**WRITTEN EXERCISE 1**
Name every organization mentioned in the commercial real estate article that follows.
**WRITTEN EXERCISE 2**
Render this sentence from the commercial real estate article in Spanish: "If the past is prologue, we should see a continuing increase in commercial and multifamily originations through the end of the year," Derhake said in the report.
**WRITTEN EXERCISE 3**
Carry the commercial real estate article forward from its final paragraph.

**EXCERPT**
+---+

This time last year, the CRE industry was mired in a summer funk, buzzing over the potential negative effects of the European debt crisis, the U.S. debt crisis and slower-than-expected economic growth following a series of strong year-end indicators suggesting that property demand growth would pick up speed through the beginning of the year.
The latest crop of national investors surveys and leading indicators released over the last few days shows that same confused sentiment has returned, less than three months ahead of another historic U.S. presidential election. Sifting through current and leading indicators and sentiment survey finds a similarly murky picture of conditions in U.S. commercial real estate property markets and capital conditions.
First, The Good News
For the first time in what seems like an eon, the American Institute of Architects (AIA) has raised its outlook for construction spending in 2012 and through 2013, countering its previous forecast in January of slower growth in new construction.
A sharp spike in demand for industrial facilities this year, along with ongoing demand for hotels and retail projects, prompted the AIA to revise the 2.1% projected increase in the trade group’s January Consensus Construction Forecast to a 4.4% rise in spending this year for all nonresidential construction projects.
The semi-annual forecast, a survey of the nation’s leading construction forecasters, further projects a 6.2% increase in spending in 2013. Growth in commercial construction, including industrial facilities and warehouses, hotels, retail and office buildings, is expected to rise 5.7% this year and move into double-digit gains next year at 10.2%, according to the AIA.
Another potential leading indicator of CRE market conditions and lending, the volume of initial environmental site assessment (ESA) activity, increased 13.4% over the same period a year ago, the largest jump in the past 15 months, according to a study by Environmental Data Resources Inc.
A first-phase ESAs is ordered when there is a serious intent to arrange financing for an acquisition or to recapitalize an asset, and such reporting is strongly correlated with real estate lending, according to Joseph P. Derhake, president of Partner Engineering and Science Inc., a leading environmental and engineering consulting firm. Increasing volumes of ESAs means more capital is flowing back into the market.
In 2011, a year in which the volume of commercial and multifamily originations increased according to the Mortgage Bankers Association, the number of Phase 1 ESAs increased 7% over 2010. ESA activity in second-quarter 2012 is up 8.4% over the previous quarter, with 104,617 ESAs ordered in the first half of the year.
“If the past is prologue, we should see a continuing increase in commercial and multifamily originations through the end of the year,” Derhake said in the report.
The Not-So-Good News
However, there’s plenty of disappointing news to offset promising future indicators, and even AIA Chief Economist Kermit Baker acknowledged concerns over the “fiscal cliff” involving the effects of federal tax and spending policy and its expected fallout on construction spending.
“We will likely have a better sense after the presidential election what will happen with regards to the Bush-era tax cuts, Social Security payroll tax, extended unemployment, and deficit reduction plans that will have a ripple effect that will extend to the construction industry,” he said.

+---+

A block of data:
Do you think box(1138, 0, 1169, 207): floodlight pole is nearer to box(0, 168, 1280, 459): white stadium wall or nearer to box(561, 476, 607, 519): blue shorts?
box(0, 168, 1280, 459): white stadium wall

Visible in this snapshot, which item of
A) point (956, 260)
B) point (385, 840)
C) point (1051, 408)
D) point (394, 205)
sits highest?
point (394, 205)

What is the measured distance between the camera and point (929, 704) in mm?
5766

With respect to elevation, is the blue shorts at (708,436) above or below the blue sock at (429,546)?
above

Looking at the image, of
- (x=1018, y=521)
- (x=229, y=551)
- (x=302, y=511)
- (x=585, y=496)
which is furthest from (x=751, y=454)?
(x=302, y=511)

+---+

**TASK RESPONSE 1**
American Institute of Architects (AIA)
Environmental Data Resources Inc.
Partner Engineering and Science Inc.
Mortgage Bankers Association

**TASK RESPONSE 2**
«Si el pasado es un prólogo, deberíamos ver un aumento continuo en la originación de préstamos comerciales y multifamiliares hasta el final del año», dijo Derhake en el informe.

**TASK RESPONSE 3**
Taking a decided dimmer view, the Real Estate Roundtable released its Q3 Sentiment Survey, finding the outlook for CRE has again weakened and is not expected to improve much over the coming year except for pockets of strong activity and price appreciation in core “gateway markets,” and the multifamily segment.
One quarter ago, an overwhelming 74% of survey participants judged current conditions to be at least somewhat better than a year earlier, but only 60% expressed such views in the latest survey. Looking ahead, the percentage of CRE executives who expect conditions to be better a year from today dropped from 69% to 58% between the second and third quarter.
Roundtable president and CEO Jeffrey DeBoer said the latest survey “underscores the fragility and unevenness of the commercial real estate recovery, which closely tracks the pace of the broader U.S. economic recovery and which remains limited to top-notch assets in major metro markets.”
“Given the pervading sense of uncertainty hanging over the economy, the elections, looming budget and tax issues awaiting action on Capitol Hill, increasingly complex and overlapping regulatory burdens, and escalating worries about the eurozone, it’s not surprising that commercial real estate executives’ expectations for the year ahead are relatively lackluster.”
The hints of cautious optimism that emerged in the January-February survey began to evaporate by mid-year, when the Federal Reserve downgraded its projections for U.S. economic growth after three consecutive months of disappointing jobs data.
“Commercial real estate continues to face pressure from underlying economic problems, along with an erosion of property values and equity throughout much of the country, and a massive amount of loans coming due,” DeBoer said.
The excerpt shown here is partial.